Fuente Dé. Septiembre de 2012. Alberto Contador había regresado al ciclismo profesional después de su sanción de dos años. ‘Purito’ Rodríguez había sido segundo en el anterior Giro de Italia, que había perdido por apenas un puñado de segundos, y dominaba a su antojo el maillot rojo de líder. El madrileño perseveró y no dejó pasar ni una de las etapas duras para intentar sino rascar algún segundo, sí desgastar, buscar el error del rival. Alberto iba, Joaquim lo remachaba. El remedio era peor que la enfermedad.

Una etapa diferente, diseñada de una forma extraña, en un formato poco habitual, con la poco atractiva en lo orográfico subida a Fuente Dé y el breve Collado de Hoz por el camino. Lo que pasó lo conocemos todos. Game over, Contador arrebató la Vuelta a ‘Purito’ por perseverar, por encontrar el resquicio después de muchas bofetadas recibidas de mejilla a mejilla.

El Tour llegó a Megeve, una especie de aeropuerto en altura en el entorno del Mont Blanc (manifestantes incluidos en el precio).
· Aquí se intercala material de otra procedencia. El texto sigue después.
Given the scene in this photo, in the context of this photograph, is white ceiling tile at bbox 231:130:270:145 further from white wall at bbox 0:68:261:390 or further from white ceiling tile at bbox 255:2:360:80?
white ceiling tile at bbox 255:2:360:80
Sus rampas no eran excesivas, componían una etapa más en el estilo de Fuente Dé o Formigal, esos días en los que Contador convirtió un recorrido bastante mejorable en una obra de arte ciclística. El líder llegaba fuerte, con más miedo que nunca en sus rivales, con arremetidas constantes en cada final para demostrar y recordar cada veinticuatro horas quién manda en la carretera. A su manera, una forma de ganar el Tour. Tal vez una señal más de debilidad que de fortaleza, dicho sea ya de paso.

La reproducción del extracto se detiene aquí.